Source passage >>

EXHIBIT 10.28
THIRD AMENDMENT TO CREDIT AGREEMENT
THIS THIRD AMENDMENT TO CREDIT AGREEMENT, dated as of the 22nd day of
December, 2000 (this "Amendment"), is made among HILB, XXXXX AND XXXXXXXX
COMPANY, a Virginia corporation (the "Borrower"), the banks and financial
institutions listed on the signature pages thereof or that became parties
thereto after the date thereof (collectively the "Lenders"), and FIRST UNION
NATIONAL BANK (the "Administrative Agent").
RECITALS
A. The Borrower, the Administrative Agent and the Lenders are
parties to a Credit Agreement, dated as of May 3, 1999 (as amended, the "Credit
Agreement"), providing for the availability of a credit facility to the Borrower
upon the terms and conditions set forth therein. Capitalized terms used herein
without definition shall have the meanings given to them in the Credit
Agreement.
B. The Borrower and the Required Lenders agree to amend the
various limits on Permitted Acquisitions in Section 5.8 of the Credit Agreement.
STATEMENT OF AGREEMENT
NOW, THEREFORE, in consideration of the foregoing and other good and
valuable consideration, the receipt and sufficiency of which are hereby
acknowledged, the parties hereto agree as follows:
ARTICLE I
AMENDMENTS
1.1 Section 1.1 is hereby amended by adding the following
definition thereto in appropriate alphabetical order:
"Third Amendment" shall mean the Third Amendment to the Credit
Agreement, dated as of December 22, 2000, among the Borrower, the
Lenders party thereto, and the Administrative Agent.
1.2 Section 1.1 is hereby further amended by replacing the
following definition, as currently set forth therein, with the definition as set
forth below:
"Agreement" shall mean this Credit Agreement, as amended by
the First Amendment, the Second Amendment and the Third Amendment, and
as further amended, modified or supplemented from time to time.
1.3 Clause (iii) of Section 5.8(a) shall be amended by deleting
the reference to the figure "$50,000,000" and substituting therefor
"$100,000,000."
1.4 Clause (iv) of Section 5.8(a) shall be amended by deleting the
reference to the figure "$40,000,000" and substituting therefor "$75,000,000."
1.5 Clause (vi) of Section 5.8(a) shall be amended by deleting the
reference to the figure "$80,000,000" and substituting therefor "$125,000,000."

Data entries >>

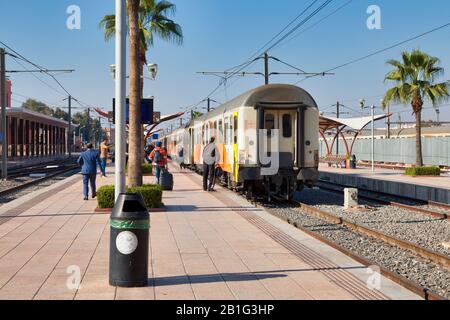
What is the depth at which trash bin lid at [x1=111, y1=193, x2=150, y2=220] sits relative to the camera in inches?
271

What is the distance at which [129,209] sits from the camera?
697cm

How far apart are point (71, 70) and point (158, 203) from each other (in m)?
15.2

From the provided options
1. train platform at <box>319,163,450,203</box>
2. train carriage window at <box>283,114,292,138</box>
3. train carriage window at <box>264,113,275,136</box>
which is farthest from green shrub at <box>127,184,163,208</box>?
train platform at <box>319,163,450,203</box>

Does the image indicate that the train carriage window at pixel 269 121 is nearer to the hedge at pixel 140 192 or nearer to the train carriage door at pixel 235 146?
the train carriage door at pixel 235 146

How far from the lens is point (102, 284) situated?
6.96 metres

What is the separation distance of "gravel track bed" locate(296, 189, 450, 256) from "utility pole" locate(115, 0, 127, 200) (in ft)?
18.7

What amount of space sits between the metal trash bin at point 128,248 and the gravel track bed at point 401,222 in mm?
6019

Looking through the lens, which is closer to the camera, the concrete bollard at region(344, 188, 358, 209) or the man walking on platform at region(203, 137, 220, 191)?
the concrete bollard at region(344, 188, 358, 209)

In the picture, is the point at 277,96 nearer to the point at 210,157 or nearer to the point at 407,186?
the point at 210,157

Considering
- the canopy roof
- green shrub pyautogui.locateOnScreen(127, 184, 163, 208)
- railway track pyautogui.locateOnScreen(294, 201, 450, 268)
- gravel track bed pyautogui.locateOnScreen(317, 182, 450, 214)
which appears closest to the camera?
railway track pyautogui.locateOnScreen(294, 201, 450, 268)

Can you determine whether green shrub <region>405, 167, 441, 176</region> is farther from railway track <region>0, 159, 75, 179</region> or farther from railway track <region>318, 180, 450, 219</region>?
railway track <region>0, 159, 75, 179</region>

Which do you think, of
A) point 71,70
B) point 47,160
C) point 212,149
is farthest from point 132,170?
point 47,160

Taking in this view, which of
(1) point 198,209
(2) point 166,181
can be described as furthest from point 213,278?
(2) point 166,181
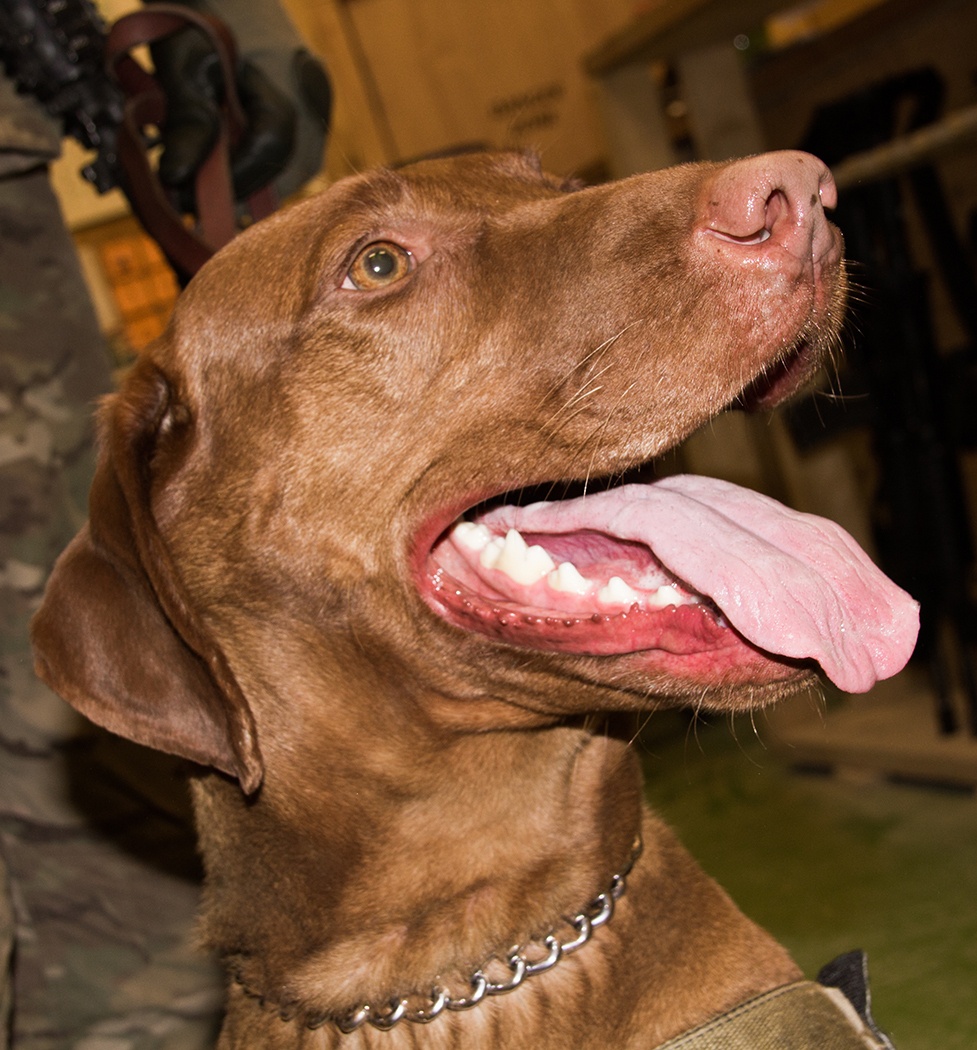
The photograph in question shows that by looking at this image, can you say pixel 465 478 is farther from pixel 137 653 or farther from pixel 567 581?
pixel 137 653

--

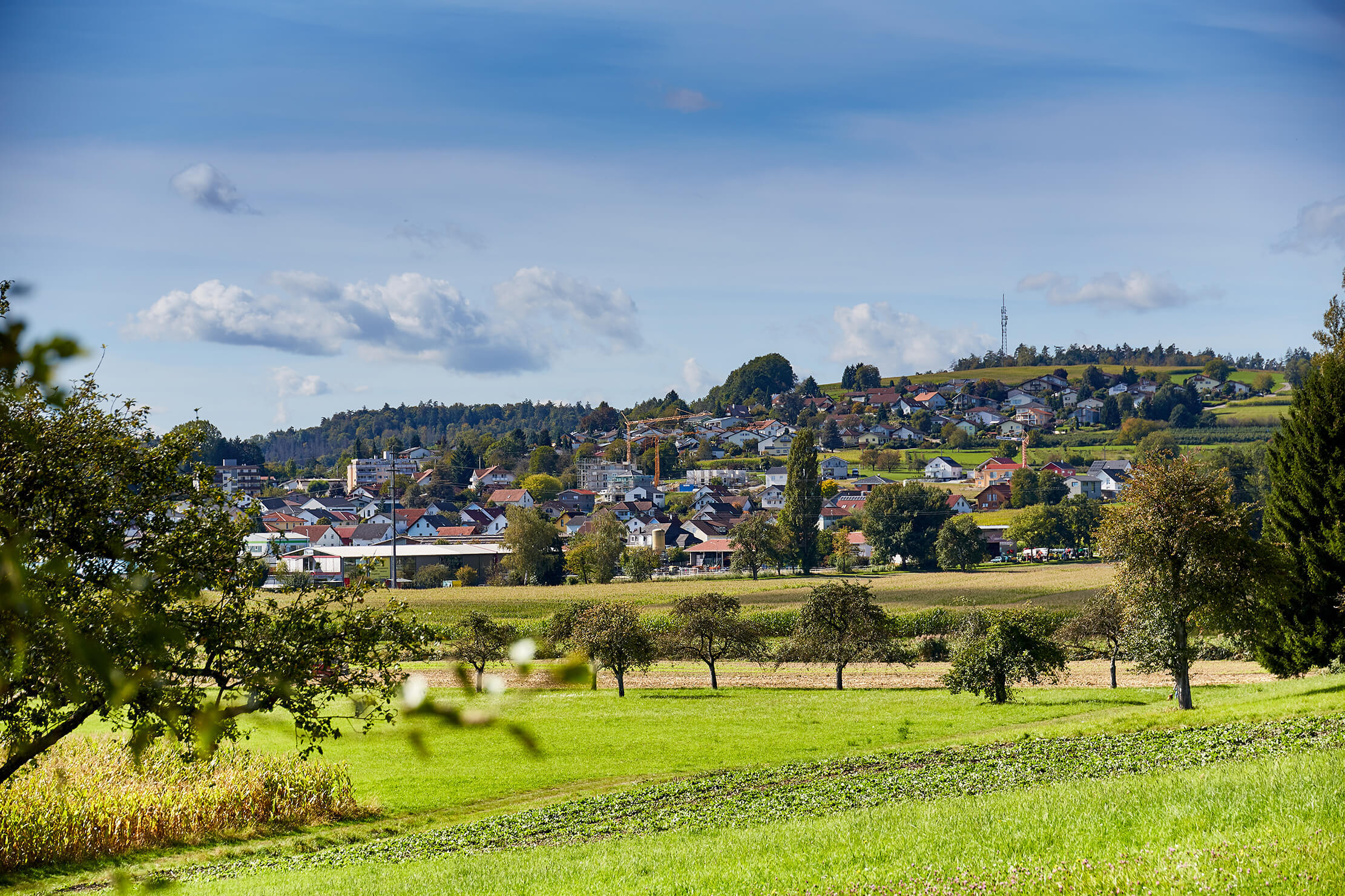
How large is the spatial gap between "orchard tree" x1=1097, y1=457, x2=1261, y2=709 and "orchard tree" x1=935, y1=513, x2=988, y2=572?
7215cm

What to work on >>
1. Print the credit agreement amendment starting at the words "STATEMENT OF AGREEMENT" and ending after "the Administrative Agent.".
2. In the credit agreement amendment, what figure replaces "$40,000,000" in clause (iv) of Section 5.8(a)?
The records have no role in any of this.

Results of the tasks >>
1.
STATEMENT OF AGREEMENT
NOW, THEREFORE, in consideration of the foregoing and other good and
valuable consideration, the receipt and sufficiency of which are hereby
acknowledged, the parties hereto agree as follows:
ARTICLE I
AMENDMENTS
1.1 Section 1.1 is hereby amended by adding the following
definition thereto in appropriate alphabetical order:
"Third Amendment" shall mean the Third Amendment to the Credit
Agreement, dated as of December 22, 2000, among the Borrower, the
Lenders party thereto, and the Administrative Agent.

2. $75,000,000